Cinema Paradiso
Cinema Paradiso (Nuovo Cinema Paradiso) (1989) (Italy) I think there’s a sort of sweetness meter in my head that I can apply to movies. It’s a bit of a fuzzy line, but I usually know when a movie is not safe for diabetics, which I am (Type II). This movie skates right up to that line but never actually crosses, so it’s okay in my book. I don’t mind sentimentality in a movie, in fact I can quite like it, as long as it doesn’t go overboard.
A famous film director learns of the death of Alfredo, a man who was once very important in his life, and reluctantly returns to his home town in Sicily. Alfredo actually told him, thirty years ago, to never return, that the little town would stunt his growth as an artist.
Alfredo was the projectionist in the local picture show. Salvatore was a movie-mad child who managed to wheedle his way into the heart of the gruff older man. This is all entirely believable. Alfredo is not an ogre, and he quickly takes to the boy. Salvatore learns the projectionist business, and is soon running the big clanky old machine, with its dangerously flammable celluloid film.
At some point the film jams, the film catches fire and spreads rapidly. Salvatore drags the man down the stairs, saving his life, but he is blinded. The theater is refurbished by one of the villagers who won the lottery. When Salvatore returns, the Paradiso is a hulk, about to be demolished.
That is pretty much the plot. Salvatore is played by three actors, as a child, an adolescent, and an adult. The rest is a series of truly magical scenes, as when Alfredo arranges lenses and mirrors to throw the image of a film onto the side of a building. Or when the kid only has one copy of a film that has to be shown in two theaters in two different towns, so someone has to bicycle between the two as each reel ends and a new one is spooled up. Quite funny and touching.
There is so much more to treasure here. I’m going to reveal the ending, because I don’t think it will hurt anything. But you have been warned …

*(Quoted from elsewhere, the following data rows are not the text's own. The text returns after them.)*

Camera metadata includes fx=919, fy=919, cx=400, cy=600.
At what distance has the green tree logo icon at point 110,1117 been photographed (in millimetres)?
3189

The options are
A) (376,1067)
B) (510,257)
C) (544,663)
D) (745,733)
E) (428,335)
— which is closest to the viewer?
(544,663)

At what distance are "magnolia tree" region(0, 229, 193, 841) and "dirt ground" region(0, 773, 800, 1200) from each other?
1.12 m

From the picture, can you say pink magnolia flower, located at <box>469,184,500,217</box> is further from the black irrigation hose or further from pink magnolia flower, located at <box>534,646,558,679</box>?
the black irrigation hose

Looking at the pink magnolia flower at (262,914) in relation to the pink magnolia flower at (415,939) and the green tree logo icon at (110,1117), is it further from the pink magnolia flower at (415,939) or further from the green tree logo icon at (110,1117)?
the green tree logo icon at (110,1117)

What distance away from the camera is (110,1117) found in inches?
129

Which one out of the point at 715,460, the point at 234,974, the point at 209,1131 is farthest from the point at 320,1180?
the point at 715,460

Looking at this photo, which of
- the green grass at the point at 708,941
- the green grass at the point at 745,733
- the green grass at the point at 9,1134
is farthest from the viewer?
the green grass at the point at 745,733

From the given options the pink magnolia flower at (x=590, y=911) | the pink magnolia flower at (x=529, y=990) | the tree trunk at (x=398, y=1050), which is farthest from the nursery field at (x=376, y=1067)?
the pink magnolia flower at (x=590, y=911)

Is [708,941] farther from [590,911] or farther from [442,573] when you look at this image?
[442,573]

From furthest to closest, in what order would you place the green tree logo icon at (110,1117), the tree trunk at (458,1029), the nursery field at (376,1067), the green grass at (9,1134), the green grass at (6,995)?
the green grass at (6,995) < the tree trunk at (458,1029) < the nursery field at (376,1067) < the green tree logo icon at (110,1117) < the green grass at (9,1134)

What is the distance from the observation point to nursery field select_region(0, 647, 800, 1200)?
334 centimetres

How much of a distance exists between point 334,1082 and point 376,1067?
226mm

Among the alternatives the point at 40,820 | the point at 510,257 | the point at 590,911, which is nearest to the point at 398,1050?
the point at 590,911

One of the funniest things is the local priest, who views every film that comes to town, alone. Whenever a couple is kissing on the screen, he looks angry and rings a bell. Alfredo marks the place with a strip of paper, and later goes back and cuts out those scenes. The people aren’t at all happy with it, but they can’t do anything. Then Alfredo leaves a dying gift to Salvatore, a canister of film where all those kissing scenes have been spliced together. The adult Salvatore sits in a dark theater and watches kiss after kiss after kiss, with tears in his eyes. There were tears in my eyes, too. Okay, I’m a sentimental slob, and proud of it.